Anyoek menjalani hidup dalam keterbatasan. Terbatas karena kondisi alam dan sistem penjajahan, yang memiskinkan rakyat secara struktural. Karena keterbatasan itulah, dia menggali potensi pada dirinya untuk bekerja keras. Tak banyak pilihan tersedia. Karenanya, apapun pekerjaan, bakal dilakoninya.

Anyoek bertemu istrinya, Junnah Ismail pada 1938. Junnah dari Kabupaten Sambas. Ayahnya seorang serdadu. Ketika bertugas ke Putussibau, dia membawa anaknya. Di Putusibau itulah, Junnah dan Anyoek bertemu. Mereka melangsungkan perkawinan pada Agustus 1940.

“Yang diingat dengan sosok orang tua adalah mengajarkan melalui prilaku. Misalnya kita diajak pergi ke ladang atau ke hutan, kita mesti bisa menyelesaikan pekerjaan yang diberikan,” kata Akil. Anyoek biasa dipanggil uwak oleh anaknya.

Akil masih mengingat hal itu. Suatu ketika, ia masih terlelap. Orang tua membangunkan untuk membantu menangkap ikan. Caranya? Dengan menyebar jaring ikan di sungai. Orang menyebutnya pukat. Akil mengemudikan sampan di belakang. Anak yang hidup di sungai, secara alamiah bisa bersampan. Anyoek memasang pukat di depan perahu yang terus berjalan pelan. Pada saat memasang jaring, biasanya mengikuti aliran arus sungai. Jaring ikut arus sungai, tapi diberi pelampung. Begitu balik mereka harus melawan arus sungai.

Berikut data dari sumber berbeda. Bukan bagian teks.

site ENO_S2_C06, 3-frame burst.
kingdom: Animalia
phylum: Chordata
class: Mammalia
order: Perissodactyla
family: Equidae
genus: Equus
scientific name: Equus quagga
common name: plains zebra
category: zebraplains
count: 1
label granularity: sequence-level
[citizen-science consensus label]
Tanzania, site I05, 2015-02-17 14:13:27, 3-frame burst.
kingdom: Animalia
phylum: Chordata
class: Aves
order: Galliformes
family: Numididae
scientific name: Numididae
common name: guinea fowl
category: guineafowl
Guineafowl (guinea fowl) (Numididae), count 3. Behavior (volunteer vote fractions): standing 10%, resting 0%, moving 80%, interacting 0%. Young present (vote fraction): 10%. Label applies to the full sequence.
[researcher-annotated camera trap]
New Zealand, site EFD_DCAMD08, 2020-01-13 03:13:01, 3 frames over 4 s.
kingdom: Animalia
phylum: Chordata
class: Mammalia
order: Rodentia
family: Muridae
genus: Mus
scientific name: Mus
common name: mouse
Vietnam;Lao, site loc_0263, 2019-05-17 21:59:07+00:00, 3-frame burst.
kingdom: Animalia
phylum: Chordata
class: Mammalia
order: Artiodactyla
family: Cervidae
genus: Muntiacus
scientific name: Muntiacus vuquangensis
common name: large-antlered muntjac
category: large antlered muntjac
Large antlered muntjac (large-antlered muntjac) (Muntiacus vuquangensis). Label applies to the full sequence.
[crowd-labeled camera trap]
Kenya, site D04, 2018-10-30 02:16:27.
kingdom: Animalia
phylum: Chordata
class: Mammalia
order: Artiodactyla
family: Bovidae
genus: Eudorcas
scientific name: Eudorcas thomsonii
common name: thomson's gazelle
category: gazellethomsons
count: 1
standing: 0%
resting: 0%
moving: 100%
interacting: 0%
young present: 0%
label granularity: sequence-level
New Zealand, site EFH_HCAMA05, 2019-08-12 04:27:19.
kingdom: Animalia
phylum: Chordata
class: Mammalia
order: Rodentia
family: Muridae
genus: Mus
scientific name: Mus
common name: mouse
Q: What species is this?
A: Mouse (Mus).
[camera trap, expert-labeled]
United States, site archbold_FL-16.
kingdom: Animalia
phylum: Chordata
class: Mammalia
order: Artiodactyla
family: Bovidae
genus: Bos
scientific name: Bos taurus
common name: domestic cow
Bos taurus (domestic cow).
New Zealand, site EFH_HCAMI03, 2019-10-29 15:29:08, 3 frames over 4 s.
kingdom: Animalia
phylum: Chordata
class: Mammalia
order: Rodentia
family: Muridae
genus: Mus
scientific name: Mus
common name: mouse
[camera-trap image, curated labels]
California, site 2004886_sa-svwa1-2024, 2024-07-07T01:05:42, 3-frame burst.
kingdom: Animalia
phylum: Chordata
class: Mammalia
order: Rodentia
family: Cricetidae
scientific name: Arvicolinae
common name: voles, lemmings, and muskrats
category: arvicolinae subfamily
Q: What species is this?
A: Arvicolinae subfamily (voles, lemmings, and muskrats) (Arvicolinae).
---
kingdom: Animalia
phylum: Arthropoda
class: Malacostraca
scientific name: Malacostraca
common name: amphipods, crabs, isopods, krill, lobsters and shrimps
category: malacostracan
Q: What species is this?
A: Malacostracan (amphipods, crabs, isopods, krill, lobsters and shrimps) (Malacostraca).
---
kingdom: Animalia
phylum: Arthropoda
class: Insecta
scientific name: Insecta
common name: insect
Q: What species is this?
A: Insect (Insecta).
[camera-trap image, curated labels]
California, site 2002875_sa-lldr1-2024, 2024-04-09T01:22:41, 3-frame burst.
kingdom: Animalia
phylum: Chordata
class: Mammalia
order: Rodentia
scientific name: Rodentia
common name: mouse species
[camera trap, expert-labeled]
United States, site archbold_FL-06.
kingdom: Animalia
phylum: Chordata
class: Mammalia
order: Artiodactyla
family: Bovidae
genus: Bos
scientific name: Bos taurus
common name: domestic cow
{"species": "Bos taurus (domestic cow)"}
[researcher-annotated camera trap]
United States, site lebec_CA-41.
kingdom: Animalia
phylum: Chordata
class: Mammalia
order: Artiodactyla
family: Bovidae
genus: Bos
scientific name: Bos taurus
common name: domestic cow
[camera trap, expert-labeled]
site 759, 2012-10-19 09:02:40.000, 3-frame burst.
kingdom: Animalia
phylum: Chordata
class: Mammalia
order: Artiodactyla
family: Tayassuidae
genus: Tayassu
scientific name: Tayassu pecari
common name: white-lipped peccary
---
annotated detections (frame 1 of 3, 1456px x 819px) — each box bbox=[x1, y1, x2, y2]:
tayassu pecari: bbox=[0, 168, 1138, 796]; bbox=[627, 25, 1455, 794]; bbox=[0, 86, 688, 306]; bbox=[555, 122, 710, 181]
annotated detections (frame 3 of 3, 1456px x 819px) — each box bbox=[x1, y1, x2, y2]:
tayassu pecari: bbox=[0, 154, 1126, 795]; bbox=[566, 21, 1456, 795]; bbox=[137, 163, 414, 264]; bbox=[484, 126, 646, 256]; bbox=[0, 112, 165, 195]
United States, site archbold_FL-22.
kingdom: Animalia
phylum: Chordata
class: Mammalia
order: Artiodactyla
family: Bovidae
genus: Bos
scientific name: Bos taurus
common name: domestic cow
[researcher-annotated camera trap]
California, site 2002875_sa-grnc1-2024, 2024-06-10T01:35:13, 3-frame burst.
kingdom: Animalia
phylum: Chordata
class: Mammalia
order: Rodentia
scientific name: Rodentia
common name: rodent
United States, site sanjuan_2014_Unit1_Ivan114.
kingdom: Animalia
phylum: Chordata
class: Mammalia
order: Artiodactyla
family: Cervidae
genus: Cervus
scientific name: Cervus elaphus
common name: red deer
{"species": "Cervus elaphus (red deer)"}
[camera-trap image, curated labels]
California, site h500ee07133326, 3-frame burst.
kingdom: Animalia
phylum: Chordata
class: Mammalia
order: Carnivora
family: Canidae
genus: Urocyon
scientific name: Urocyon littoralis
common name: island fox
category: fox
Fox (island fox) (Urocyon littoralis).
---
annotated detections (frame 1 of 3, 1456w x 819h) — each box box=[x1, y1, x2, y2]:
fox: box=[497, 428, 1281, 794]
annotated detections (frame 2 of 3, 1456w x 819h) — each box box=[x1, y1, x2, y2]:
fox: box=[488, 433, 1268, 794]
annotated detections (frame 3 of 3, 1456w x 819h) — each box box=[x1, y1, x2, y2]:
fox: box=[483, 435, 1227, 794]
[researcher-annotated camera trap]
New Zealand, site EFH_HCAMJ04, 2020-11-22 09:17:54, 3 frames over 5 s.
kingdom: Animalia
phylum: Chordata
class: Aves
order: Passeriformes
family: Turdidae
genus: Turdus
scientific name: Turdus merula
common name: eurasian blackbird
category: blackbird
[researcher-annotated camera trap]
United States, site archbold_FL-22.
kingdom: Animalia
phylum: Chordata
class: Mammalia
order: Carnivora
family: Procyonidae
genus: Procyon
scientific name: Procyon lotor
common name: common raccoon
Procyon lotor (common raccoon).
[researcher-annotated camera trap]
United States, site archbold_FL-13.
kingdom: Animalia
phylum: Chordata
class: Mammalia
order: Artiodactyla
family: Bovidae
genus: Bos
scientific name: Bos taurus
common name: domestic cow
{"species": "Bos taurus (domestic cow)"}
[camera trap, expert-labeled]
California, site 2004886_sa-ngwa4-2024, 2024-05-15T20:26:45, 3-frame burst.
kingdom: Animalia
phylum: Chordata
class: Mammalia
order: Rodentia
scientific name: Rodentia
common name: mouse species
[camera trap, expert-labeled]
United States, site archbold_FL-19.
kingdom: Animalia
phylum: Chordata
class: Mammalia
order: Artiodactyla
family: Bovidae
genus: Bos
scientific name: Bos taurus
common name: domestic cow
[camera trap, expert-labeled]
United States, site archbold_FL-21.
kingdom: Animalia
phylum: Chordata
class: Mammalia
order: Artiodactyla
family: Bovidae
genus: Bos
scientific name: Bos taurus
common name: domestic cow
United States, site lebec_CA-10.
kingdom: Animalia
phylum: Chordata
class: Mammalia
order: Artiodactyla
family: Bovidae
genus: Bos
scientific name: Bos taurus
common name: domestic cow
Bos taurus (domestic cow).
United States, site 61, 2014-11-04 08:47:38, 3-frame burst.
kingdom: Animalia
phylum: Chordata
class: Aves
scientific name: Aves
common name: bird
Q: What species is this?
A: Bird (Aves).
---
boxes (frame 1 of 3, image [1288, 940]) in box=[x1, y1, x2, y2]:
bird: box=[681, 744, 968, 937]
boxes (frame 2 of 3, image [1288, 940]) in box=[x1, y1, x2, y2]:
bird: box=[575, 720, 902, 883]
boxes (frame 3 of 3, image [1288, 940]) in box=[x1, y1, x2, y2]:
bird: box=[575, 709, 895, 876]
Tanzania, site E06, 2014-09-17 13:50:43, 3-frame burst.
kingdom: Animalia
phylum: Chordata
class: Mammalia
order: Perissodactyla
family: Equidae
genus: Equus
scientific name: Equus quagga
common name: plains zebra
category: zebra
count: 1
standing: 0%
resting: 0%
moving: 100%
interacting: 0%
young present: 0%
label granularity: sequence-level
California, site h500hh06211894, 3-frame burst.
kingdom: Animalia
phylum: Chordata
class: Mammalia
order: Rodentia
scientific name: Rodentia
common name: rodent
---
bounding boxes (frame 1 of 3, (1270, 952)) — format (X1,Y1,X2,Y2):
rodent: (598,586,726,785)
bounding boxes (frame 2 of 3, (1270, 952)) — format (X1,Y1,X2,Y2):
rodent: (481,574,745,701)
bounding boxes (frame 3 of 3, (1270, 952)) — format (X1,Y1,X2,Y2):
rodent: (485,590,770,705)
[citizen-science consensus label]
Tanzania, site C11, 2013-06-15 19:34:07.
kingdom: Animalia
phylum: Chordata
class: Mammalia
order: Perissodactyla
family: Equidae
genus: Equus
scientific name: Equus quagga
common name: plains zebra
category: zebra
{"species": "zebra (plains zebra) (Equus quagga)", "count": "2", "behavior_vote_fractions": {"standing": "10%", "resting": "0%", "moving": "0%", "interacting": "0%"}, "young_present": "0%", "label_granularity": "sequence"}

Namanya juga masih SD, apalagi pada tengah malam, tentu rasa kantuk menghinggap. Sehingga cara mengemudikan sampan tidak lurus dan berbelok ke sana kemari. Ketika perahu tidak berjalan lurus, memasang jaring menjadi susah.

Ketika tahu anaknya mengemudi sampan dengan mengantuk, Anyoek menggoyang sampan. Akil tercebur ke sungai. Rasa kantuk sontak hilang dan berganti rasa takut. Karenanya, dia cepat naik ke sampan sambil menangis dan menggerutu.

“Kalau kerja itu jangan sambil tidurlah,” kata Anyoek.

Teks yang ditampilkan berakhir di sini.